There's Docker Swarm (now built into Docker) and Docker-Compose. People seem to use Docker-Compose when running containers on a single node only. However, Docker-Compose doesn't support any of the deploy
config values, see https://docs.docker.com/compose/compose-file/#deploy, which include mem_limit
and cpus
, which seems like nice/important to be able to set.
So therefore maybe I should use Docker Swarm? although I'm deploying on a single node only. Also, then the installation instructions will be simpler for other people to follow (they won't need to install Docker-Compose).
But maybe there are reasons why I should not use Swarm on a single node?
I'm posting an answer below, but I'm not sure if it's correct.
Edit: Please note that this is not an opinion based question. If you have a look at the answer below, you'll see that there are "have-to" and "cannot-do" facts about this.

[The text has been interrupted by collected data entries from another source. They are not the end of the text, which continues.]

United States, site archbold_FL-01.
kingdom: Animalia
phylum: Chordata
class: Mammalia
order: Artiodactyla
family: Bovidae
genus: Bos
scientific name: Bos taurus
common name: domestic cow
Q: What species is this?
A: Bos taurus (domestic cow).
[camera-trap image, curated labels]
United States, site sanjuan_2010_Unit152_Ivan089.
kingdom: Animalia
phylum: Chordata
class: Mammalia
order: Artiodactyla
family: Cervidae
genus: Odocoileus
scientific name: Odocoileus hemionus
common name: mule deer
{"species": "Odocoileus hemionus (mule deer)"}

As mentioned in the previous paragraph, Swarm remains to be utilized by both Docker and Kubernetes as a core engine for container storage. Granted that Kubernetes is in a dominant position on the market right now, its adoption and usage of Swarm continue to be in the spotlight.
For beginners, Docker Swarm is an easy-to-use and simple solution to manage your containers at scale. If your company is moving to the container world and does not have complex workloads to manage, then Docker Swarm is the right choice.
Docker Compose is used for configuring and starting multiple Docker containers on the same host–so you don't have to start each container separately. Docker swarm is a container orchestration tool that allows you to run and connect containers on multiple hosts.
Advantages of Docker Swarm Swarm is built for use with the Docker Engine and is already part of a platform that's familiar to most teams. It's easy to install and set up for a Docker environment. Tools, services and software that run with Docker containers will also work well with Swarm. It has its own Swarm API.
For development, use Docker-Compose. Because only Docker-Compose is able to read your Dockerfiles and build images for you. Docker Stack instead needs pre-built images. Also, with Docker-Compose, you can easily start and stop single containers, with docker-compose kill ...
and ... start ...
. This is useful, during development (in my experience). For example, to see how the app server reacts if you kill the database. Then you don't want Swarm to auto-restart the database directly.
In production, use Docker Swarm (unless: see below), so you can configure mem limits. Docker-Compose has less functionality that Docker Swarm (no mem or cpu limits for example) and doesn't have anything that Swarm does not have (right?). So no reason to use Compose in production. (Except maybe if you know how Compose works already and don't want to spend time reading about the new Swarm commands.)
Docker Swarm doesn't, however, support .env
files like Docker-Compose does. So you cannot have e.g. IMAGE_VERSION=1.2.3
in an .env
file and then in the docker-compose.yml
file have: image: name:${IMAGE_VERSION}
. See https://github.com/moby/moby/issues/29133 — instead you'll need to set env vars "manually": IMAGE_VERSION=SOMETHING docker stack up ...
(this actually made me stick with Docker-Compose. + that I didn't reasonably quickly find out how to view a container's log, via Swarm; Swarm seemed more complicated.)